Don’t ask questions if you have a strong feeling about the answer. Ask questions when you either do not care what the answer should be or/and when you need others to provide input and impact what happens next based on their response.

Categorized as creativity

Trust your ideas (but still kill them)

Your mind is for having ideas, not holding them.

David Allen

This quote is the core of the “Getting Things Done” (GTD) work-life management system. And the suggestion is to put the ideas you have on lists. Such lists give you a clear mind, and you can follow up on your thoughts whenever you are ready.

However, there is a caveat to putting everything in lists and leaving it there. Such lists are often giving you the hope that your idea was good. Since you captured it, it exists, and because it exists, it probably is good. If these ideas were so extremely significant, you would be working on them right now. You might say: “But I cannot work on everything right now”. No, therefore, you choose to work on better ideas.

Kill your darlings

Maybe when you are not working on your better ideas, you are making not the right decisions. To know whether you are working on the right ideas, the Review in GTD plays such an important role. Making lists is one thing. To get the list clean, clear, and current is of equal importance.

Having those items in the list produces shame that you are not working on them. And of course, you will promise that you will work on those ideas next time.

Conviction in our ideas is dangerous not only because it leaves us vulnerable to false positives, but also because it stops us from generating the requisite variety to reach our creative potential.

Adam Grant

If you cling to ideas and keep them on your list forever, you are not helping yourself. Be ruthless when reviewing your lists.

The Canary in Coal Mine

Your recurring ideas are a canary in the coal mine. Either you are prioritizing the wrong ideas to work on, or you are too invested in ideas that are not important. Either way, you need to revisit this, determine the root cause, and see what this canary tells you (sometimes, you need to say to the canary, “shut up” because it is not the idea to work on at all).

Good ideas resurface. Important ideas do not resurface. They are always there. Ideas are cheap. Throwing one away does not cost you anything.

The ones that survive and bring value are either the good ones or the ones that are too important to ignore. Trust your review process to find the ones you should be working on and make it happen.

Easy choices, hard life. Hard choices, easy life.

Jerzy Gregorek
Categorized as creativity

Sometimes an idea should just not suck

Knowing what an idea should not be, is, in many cases, easier and more practical than figuring out what the perfect idea would be. Especially since what is the end of perfection, what type of perfection is good enough?

Moving forward with ideas is all about knowing what is good enough. And to establish your level of acceptance of good enough, it is sometimes the easiest to define what you want to stay away from.
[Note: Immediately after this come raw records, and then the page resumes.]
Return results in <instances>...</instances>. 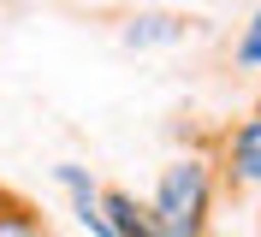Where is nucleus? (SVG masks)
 <instances>
[{
    "instance_id": "f257e3e1",
    "label": "nucleus",
    "mask_w": 261,
    "mask_h": 237,
    "mask_svg": "<svg viewBox=\"0 0 261 237\" xmlns=\"http://www.w3.org/2000/svg\"><path fill=\"white\" fill-rule=\"evenodd\" d=\"M202 214H208V172L196 160L166 166L161 190H154V220L166 237H202Z\"/></svg>"
},
{
    "instance_id": "f03ea898",
    "label": "nucleus",
    "mask_w": 261,
    "mask_h": 237,
    "mask_svg": "<svg viewBox=\"0 0 261 237\" xmlns=\"http://www.w3.org/2000/svg\"><path fill=\"white\" fill-rule=\"evenodd\" d=\"M101 214H107L113 237H166L161 220H154V207H137L125 190H107V196H101Z\"/></svg>"
},
{
    "instance_id": "7ed1b4c3",
    "label": "nucleus",
    "mask_w": 261,
    "mask_h": 237,
    "mask_svg": "<svg viewBox=\"0 0 261 237\" xmlns=\"http://www.w3.org/2000/svg\"><path fill=\"white\" fill-rule=\"evenodd\" d=\"M190 36V18L178 12H143L125 24V47H161V42H184Z\"/></svg>"
},
{
    "instance_id": "20e7f679",
    "label": "nucleus",
    "mask_w": 261,
    "mask_h": 237,
    "mask_svg": "<svg viewBox=\"0 0 261 237\" xmlns=\"http://www.w3.org/2000/svg\"><path fill=\"white\" fill-rule=\"evenodd\" d=\"M231 166H238V178L261 184V119H249V125L231 137Z\"/></svg>"
},
{
    "instance_id": "39448f33",
    "label": "nucleus",
    "mask_w": 261,
    "mask_h": 237,
    "mask_svg": "<svg viewBox=\"0 0 261 237\" xmlns=\"http://www.w3.org/2000/svg\"><path fill=\"white\" fill-rule=\"evenodd\" d=\"M238 60H244V65H261V12H255V24L244 30V42H238Z\"/></svg>"
},
{
    "instance_id": "423d86ee",
    "label": "nucleus",
    "mask_w": 261,
    "mask_h": 237,
    "mask_svg": "<svg viewBox=\"0 0 261 237\" xmlns=\"http://www.w3.org/2000/svg\"><path fill=\"white\" fill-rule=\"evenodd\" d=\"M0 237H42L30 214H0Z\"/></svg>"
}]
</instances>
It is remarkable how much long-term advantage people like us have gotten by trying to be consistently not stupid, instead of trying to be very intelligent.

Charlie Munger

It might be obvious, but not being stupid is a viable strategy. Like chess, grandmasters often win by not losing, and an easy way to get rich is not to go bankrupt (when others do). Figure out what makes your idea not stupid, and you are halfway there.

Are the actions you need to do to bring your idea to life reversible? Move forward full speed. If it doesn’t work, you can go back and choose a different path or different view. If the actions are irreversible, consider making your idea smaller into reversible chunks so you can experiment care-free.

Most notably with every idea: get real. The issue is not having a list of ideas. It is about having good ideas. Go out and test your ideas in reality. If it doesn’t work: find a new concept to work on. The best way to come to high-quality ideas is by having a lot of them and getting them in touch with reality.

Choose quantity over quality.

Not stupid over being intelligent.

Finally: take action. The more you practice, the more you learn, the closer you reach your goal.